> [What you have to do] In the profile of the Chanel No 5 face, how long is the shooting schedule for the film Business Affair?

Dressed only in a long black cardigan, thigh-high boots and a pair of laddered tights, the face of Chanel No 5, cigarette in hand, was desperately trying to keep control. 'Leave Mummy alone for 20 minutes with this woman, will you, and then I promise that I'll help you with your homework. Run upstairs now, quickly, otherwise I will begin to get cross.'

The woman who has fronted the world's biggest-selling fragrance (with an annual turnover of pounds 66m) for the last seven years - a job previously occupied by Catherine Deneuve, Ali MacGraw and Candice Bergen - relaxed back into the maroon sofa of a rented house in west London and adjusted her thick tortoiseshell spectacles. 'What a day]'

The next couple of weeks will be packed for Ms Bouquet, 35, who is staying in London until the beginning of April, preparing to shoot her new film. That day she had got up at 7am, fed the children, seen them off to the lycee and spent the rest of the morning with a voice coach, making strange noises in time to music.

The afternoon had been spent with a fitter flown over from Paris, organising her wardrobe for a new Chanel No 5 advertisement she is shooting there next week with Roman Polanski. 'I can't tell you anything about the new advert. They love secrets at Chanel,' she said.

Like Vanessa Paradis, the Coco girl, the face of Chanel smokes, drinks, has no work-out plan and emphatically denies that she is a model. 'I'm an actress. That's not a criticism of models, I'm just useless at it. I have tried it before and I can't walk down the catwalk, I'm far too scared. I find it hard when I have no lines to say.'

Ms Bouquet can't quite understand how she got the contract in the first place, and seems somewhat overwhelmed by her job. 'It's rather like being in a fairy-tale. I sit there in all the shows next to these extremely rich and famous ladies, ticking things off on the cards, and they are all haute couture. I feel rather like Cinderella. Maybe one day it will stop and I will become a pumpkin.'

Yet she uses her position to her advantage. 'Chanel is like a Robin Hood outfit. I put on the hat and the shoes when I feel like it.' The best thing about being the No 5 woman is that it gives her the financial freedom to turn down parts in bad films. Exactly how much she earns neither she nor Chanel will say.

Her latest film is Business Affair. 'It's about the relationship between two men and a woman. Both men are trying to stop her from living her own life, keeping her inside and stopping her from working,' said Ms Bouquet as her youngest son, dressed in his pyjamas, wandered into the room and sat on her knee. She fluffed up his hair and continued with talk about the film, saying that as it is on a tight seven- week schedule, they will rehearse in the morning and shoot in the afternoon.

> [Entries]

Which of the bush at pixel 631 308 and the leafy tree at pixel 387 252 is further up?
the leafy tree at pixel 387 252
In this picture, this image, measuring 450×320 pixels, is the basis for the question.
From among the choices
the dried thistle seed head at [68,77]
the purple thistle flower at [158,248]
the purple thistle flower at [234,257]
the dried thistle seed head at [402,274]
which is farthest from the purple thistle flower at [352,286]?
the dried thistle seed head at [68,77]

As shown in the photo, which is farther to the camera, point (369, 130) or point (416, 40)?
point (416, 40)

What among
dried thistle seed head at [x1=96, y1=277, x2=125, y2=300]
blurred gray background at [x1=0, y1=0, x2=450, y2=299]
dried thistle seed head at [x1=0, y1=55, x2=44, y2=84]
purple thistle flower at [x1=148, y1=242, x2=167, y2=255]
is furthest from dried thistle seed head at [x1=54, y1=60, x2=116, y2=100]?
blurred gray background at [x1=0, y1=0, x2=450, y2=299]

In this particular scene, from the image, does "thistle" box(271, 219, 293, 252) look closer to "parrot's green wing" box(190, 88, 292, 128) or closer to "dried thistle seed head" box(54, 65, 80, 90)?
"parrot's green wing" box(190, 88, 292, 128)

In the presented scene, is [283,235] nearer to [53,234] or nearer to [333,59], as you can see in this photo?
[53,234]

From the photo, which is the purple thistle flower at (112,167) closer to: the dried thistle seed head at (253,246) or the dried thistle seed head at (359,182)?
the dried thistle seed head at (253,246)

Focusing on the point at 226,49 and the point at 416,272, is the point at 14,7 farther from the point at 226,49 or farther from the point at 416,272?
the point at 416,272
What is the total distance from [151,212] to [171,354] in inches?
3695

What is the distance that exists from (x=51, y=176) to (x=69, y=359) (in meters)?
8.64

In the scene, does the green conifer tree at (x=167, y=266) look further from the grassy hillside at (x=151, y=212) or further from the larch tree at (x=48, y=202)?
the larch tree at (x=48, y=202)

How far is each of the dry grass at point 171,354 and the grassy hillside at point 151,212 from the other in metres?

> [Final result] Seven weeks.